Resultó ser que la dulce Gretel me habría invitado a entrar en el primer fin de semana, pero Smith y sus amigos postergaron la aprobación. Estaban revisando mis antecedentes, y sus recursos para ello eran pasmosos. Me habían vigilado en Tejas. Habían investigado mi historia familiar. Mientras contaba mi historia, pasé por alto un par de detalles, y ellos me corrigieron. Mentir habría sido inútil, y además yo no quería mentir. Si alguien tenía respuestas para mis preguntas sobre el OC, eran ellos. Quería ayudarles contándoles todo lo que sabía.

No quiero dar la impresión de que eso fue más tremendo de lo que fue. Desde el principio todos nos distendimos. Smith plegó la linterna y la guardó. Si hubieran sospechado de veras, me habrían llevado allí en mi primera visita, pero después de lo que me habían contado era prudente interrogarme de este modo.

Estaban inquietos por mi intento de suicidio en la superficie. Había dejado rastros físicos, un visor roto, y se preguntaron si yo no habría muerto de veras.

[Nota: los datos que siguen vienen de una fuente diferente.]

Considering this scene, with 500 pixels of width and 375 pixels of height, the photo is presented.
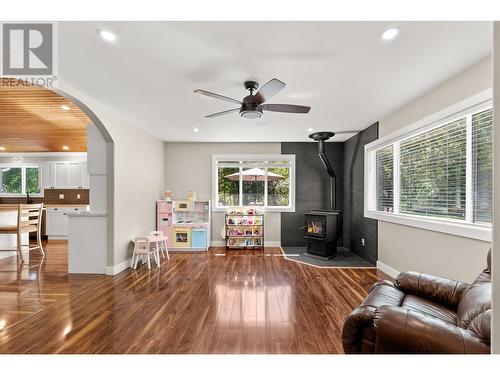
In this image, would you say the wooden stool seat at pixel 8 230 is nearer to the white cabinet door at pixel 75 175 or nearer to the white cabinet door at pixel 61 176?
the white cabinet door at pixel 75 175

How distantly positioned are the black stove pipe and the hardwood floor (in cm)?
186

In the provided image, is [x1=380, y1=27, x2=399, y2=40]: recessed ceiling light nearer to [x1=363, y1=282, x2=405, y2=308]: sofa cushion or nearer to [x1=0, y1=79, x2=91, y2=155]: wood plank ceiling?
[x1=363, y1=282, x2=405, y2=308]: sofa cushion

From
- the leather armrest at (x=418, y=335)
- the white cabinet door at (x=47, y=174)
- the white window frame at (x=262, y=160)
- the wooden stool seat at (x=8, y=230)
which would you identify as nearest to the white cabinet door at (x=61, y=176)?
the white cabinet door at (x=47, y=174)

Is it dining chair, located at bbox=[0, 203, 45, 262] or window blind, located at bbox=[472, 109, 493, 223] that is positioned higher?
window blind, located at bbox=[472, 109, 493, 223]

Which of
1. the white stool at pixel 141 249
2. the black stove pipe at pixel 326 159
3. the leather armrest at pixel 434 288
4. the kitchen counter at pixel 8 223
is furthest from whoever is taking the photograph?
the black stove pipe at pixel 326 159

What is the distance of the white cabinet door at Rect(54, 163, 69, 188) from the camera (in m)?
6.93

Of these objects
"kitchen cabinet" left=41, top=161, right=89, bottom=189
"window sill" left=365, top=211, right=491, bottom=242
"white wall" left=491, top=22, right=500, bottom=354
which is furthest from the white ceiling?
"kitchen cabinet" left=41, top=161, right=89, bottom=189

Y mientras hablaba sobre ello, se me ocurrió una idea perturbadora. ¿Y si había muerto?

¿Cómo saberlo? Si el OC grababa mis recuerdos y los volcaba a un cuerpo clonado, ¿me sentiría diferente? No se me ocurría ningún análisis para verificarlo, y pregunté si ellos tenían alguno. No hubo suerte.

—Eso no me preocupa, Hildy —contestó Smith. Retrospectivamente, no fue muy listo señalarles que tampoco podían estar seguros de mí, pero no importaba, pues ya habían pensado en ello y se habían decidido—. Si el OC se ha perfeccionado tanto, ya nos ha vencido.

—Además —intervino Aladino—, si se ha perfeccionado tanto, ¿cuál es la diferencia?

—Podría ser importante si hubiera dejado una sugestión poshipnótica —dijo Smith—. Una copia perfecta de Hildy, con una exhortación subliminal para espiarnos y revelarle todo cuando regresara a Ciudad Rey.

—No había pensado en eso —dijo Aladino, quizá lamentando que Smith hubiera guardado la linterna.

—Como dije, si se ha perfeccionado tanto, podemos darnos por vencidos. —Smith se levantó y se desperezó—. No, compañeros. En algún punto debemos renunciar a las pruebas. En algún punto debemos guiarnos por los sentimientos. Lamento mucho haberle hecho esto, Hildy, va contra mis convicciones. Su vida personal debería pertenecerle, pero aquí estamos embarcados en una guerra silenciosa. No se han librado batallas, pero el enemigo nos tantea continuamente. Nuestra mejor defensa es hacer como las tortugas, meternos en un caparazón donde no pueda penetrar. Lo lamento.

—Está bien. De todos modos quería hablar de ello.

Tendió la mano, y se la estreché, y por primera vez en muchos años tuve una sensación de pertenencia. Sentía ganas de gritar: «¡Muera el OC!» Lamentablemente los heineliamanos andaban escasos de eslóganes y emblemas. Dudaba que me ofrecieran un uniforme.

Demonios, ni siquiera tenían un saludo secreto. Pero acepté el vulgar apretón de manos de Smith con gratitud. Me había alistado.